The policy backfired last year when heavy rains in Prince George's County led to flooding that destroyed about 2,400 cubic feet of county records in Upper Marlboro. The State Archives would have accepted the records if it had the space, Mr. Baker said.

"I don't really have an option," he said. "Even if I could just magically snap my fingers and go out and rent another building, we don't have the money to do that."

Desperate for more space, archives officials have testified before Senate and House budget committees. They originally hoped for a new building — which Mr. Baker said could have cost as much as $25 million — but have moved to the less-expensive option of buying a used, "semidistressed" building.

The agency's troubles are not limited to storage. State budget cuts have reduced the Archives' finances and nearly eliminated its art conservation budget.

One of the ways archivists have cut costs is by asking the state facilities and art galleries that host much of the state's artistic property to pay for upkeep.

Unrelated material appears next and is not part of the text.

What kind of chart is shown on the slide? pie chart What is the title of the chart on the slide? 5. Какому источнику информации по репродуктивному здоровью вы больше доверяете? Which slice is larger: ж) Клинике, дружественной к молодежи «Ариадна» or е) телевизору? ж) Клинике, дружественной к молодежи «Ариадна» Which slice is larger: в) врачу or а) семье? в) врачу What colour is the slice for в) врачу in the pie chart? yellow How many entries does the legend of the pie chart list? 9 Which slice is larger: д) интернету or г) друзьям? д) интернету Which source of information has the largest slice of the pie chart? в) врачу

Mr. Swanson said the Maryland State Archives gets 15 percent to 20 percent of its funding from the state. The rest comes from fundraising, grants and money the agency earns as a printing service for businesses.

It also charges fees for the thousands of files it retrieves for residents each year.

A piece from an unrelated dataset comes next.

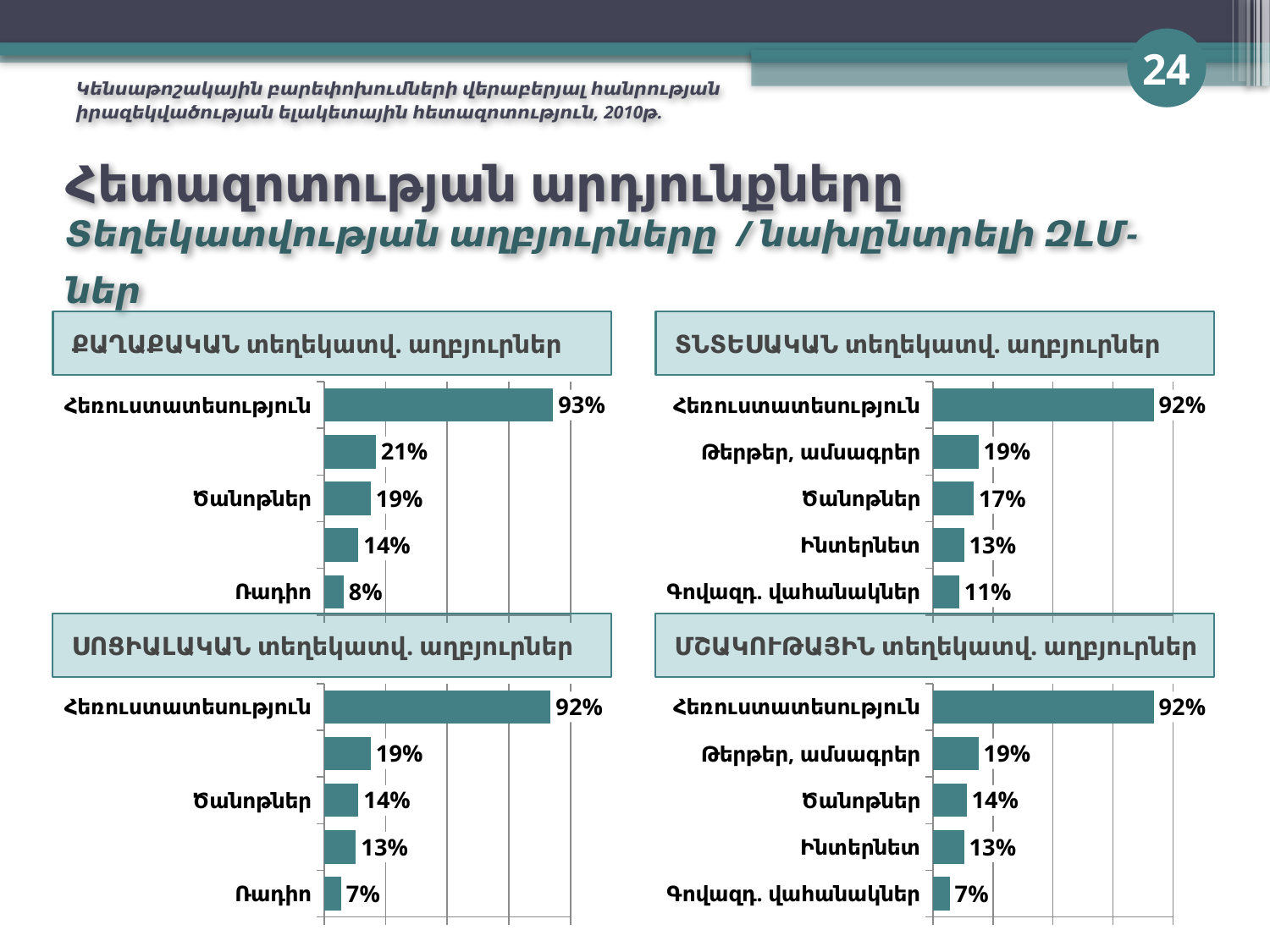
How many charts are shown on the slide? 4 In the top-right chart (ՏՆՏԵՍԱԿԱՆ տեղեկատվ. աղբյուրներ), which category has the highest value? Հեռուստատեսություն In the top-right chart (ՏՆՏԵՍԱԿԱՆ տեղեկատվ. աղբյուրներ), what is the value for Թերթեր, ամսագրեր? 19% In the bottom-left chart (ՍՈՑԻԱԼԱԿԱՆ տեղեկատվ. աղբյուրներ), which category has the lowest value? Ռադիո In the top-right chart (ՏՆՏԵՍԱԿԱՆ տեղեկատվ. աղբյուրներ), what is the value for Գովազդ. վահանակներ? 11% In the bottom-right chart (ՄՇԱԿՈՒԹԱՅԻՆ տեղեկատվ. աղբյուրներ), what is the difference between Հեռուստատեսություն and Գովազդ. վահանակներ? 85% In the top-right chart (ՏՆՏԵՍԱԿԱՆ տեղեկատվ. աղբյուրներ), which is larger: Ծանոթներ or Ինտերնետ? Ծանոթներ In the top-left chart (ՔԱՂԱՔԱԿԱՆ տեղեկատվ. աղբյուրներ), what is the value for Ռադիո? 8% What type of chart is the top-left chart (ՔԱՂԱՔԱԿԱՆ տեղեկատվ. աղբյուրներ)? Bar chart In the top-left chart (ՔԱՂԱՔԱԿԱՆ տեղեկատվ. աղբյուրներ), what is the value for Հեռուստատեսություն? 93% In the bottom-right chart (ՄՇԱԿՈՒԹԱՅԻՆ տեղեկատվ. աղբյուրներ), what is the value for Ինտերնետ? 13% How many bars does the bottom-left chart (ՍՈՑԻԱԼԱԿԱՆ տեղեկատվ. աղբյուրներ) have? 5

State funding for the Archives has been left mostly to subcommittees on the Senate Budget and Taxation and House Appropriations committees.

Lawmakers are quick to say that the archives have tremendous value, but many say the state simply doesn't have the money at a time when it has many infrastructure needs.

"You've got to handle the things that you've got to handle now and just wait and see what happens," said Delegate Gail H. Bates, Howard Republican, who serves on the Appropriations public safety and administration subcommittee, which hears the Archives' testimony each year. "As much as I think that it's important to do something with the archives, it's not really what I would call a basic need right now."

Delegate John F. Wood Jr., who is vice chairman of the subcommittee, said the Archives had a near-miss a couple of years ago when it was in the running to receive an Annapolis building vacated by Maryland State Police barracks. The space went to another agency.

He said lawmakers should look more closely at funding a new facility and doesn't expect the Archives to give up its fight.

"It's something I think that we should be looking at — and not keep putting it off and putting it off," said Mr. Wood, St. Mary's Democrat. "I'm sure they're going to be back every year until they get it."